- DVD cover
- Directed by: Satsuo Yamamoto
- Written by: Yoshikata Yoda; Tomoe Yamashiro (novel);
- Produced by: Wataru Nakayama; Saburō Tateno;
- Starring: Yūko Mochizuki; Rentarō Mikuni;
- Cinematography: Minoru Maeda
- Edited by: Akikazu Kōno
- Music by: Hikaru Hayashi
- Production company: National Rural Film Association
- Distributed by: Shintoho
- Release date: February 11, 1959 (Japan);
- Running time: 145 minutes
- Country: Japan
- Language: Japanese

= Ballad of the Cart =

1959 film

Ballad of the Cart Song of the Cart (荷車の歌, Niguruma no uta) is a 1959 Japanese drama film directed by Satsuo Yamamoto. It was written by Yoshikata Yoda, based on a novel by activist Tomoe Yamashiro.

==Plot==
In Hiroshima Prefecture during the Meiji era, simple housemaid Seki accepts the proposal of Moichi, an educated mail carrier, who has decided to quit his job and save money for a warehouse by transporting goods with his wooden cart. Seki's parents disown her for not asking for their approval, and also Moichi's mother, a widow, does not accept her as her daughter-in-law, treating her disdainfully. The couple borrows money for a second cart, and Seki joins her husband in his hard labour life. The film follows Seki through familial and financial difficulties and her raising five children over the next 50 years, and ends with the post-war agrarian reform.

==Cast==
- Yūko Mochizuki as Seki
- Rentarō Mikuni as Moichi
- Teruko Kishi as Moichi's mother
- Sachiko Hidari as Otoyo
- Mitsuko Mito as Natsuno
- Kō Nishimura as Hatsuzo
- Yoshio Inaba as Fujitaro
- Eitarō Ozawa as Seki's employer
- Kumeko Urabe as Ohina

==Production==
The production of Ballad of the Cart was funded with the help of Japan's National Association of Women Farmers and produced by the National Rural Film Association. Screenwriter Yoshikata Yoda, a frequent collaborator of director Kenji Mizoguchi, adapted Tomoe Yamashiro's 1956 novel of the same name, a notable post-war example of Japanese "peasant literature".

==Release==
The film was released cinematically in Japan on February 11, 1959 by Shintoho.
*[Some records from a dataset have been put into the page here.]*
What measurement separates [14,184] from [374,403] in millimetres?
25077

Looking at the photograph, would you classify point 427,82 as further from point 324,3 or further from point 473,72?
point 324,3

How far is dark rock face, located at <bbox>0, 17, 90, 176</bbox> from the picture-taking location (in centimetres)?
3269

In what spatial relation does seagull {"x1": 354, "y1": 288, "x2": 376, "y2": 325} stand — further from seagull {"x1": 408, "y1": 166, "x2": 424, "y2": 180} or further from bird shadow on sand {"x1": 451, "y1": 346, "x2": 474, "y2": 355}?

It was later released on DVD in 2004.

==Awards==
Ballad of the Cart received awards for Best Director (Yamamoto) and Best Film Score (Hikaru Hayashi) at the 1960 Mainichi Film Awards.

In Kinema Junpo magazine's list of the 10 best Japanese films of the year, Ballad of the Cart reached #4 in 1959.

==Reception==
Film scholar Alexander Jacoby pointed out the film's depth of characterisation and intelligent script, calling it "exceptionally moving" and "probably Yamamoto's masterpiece".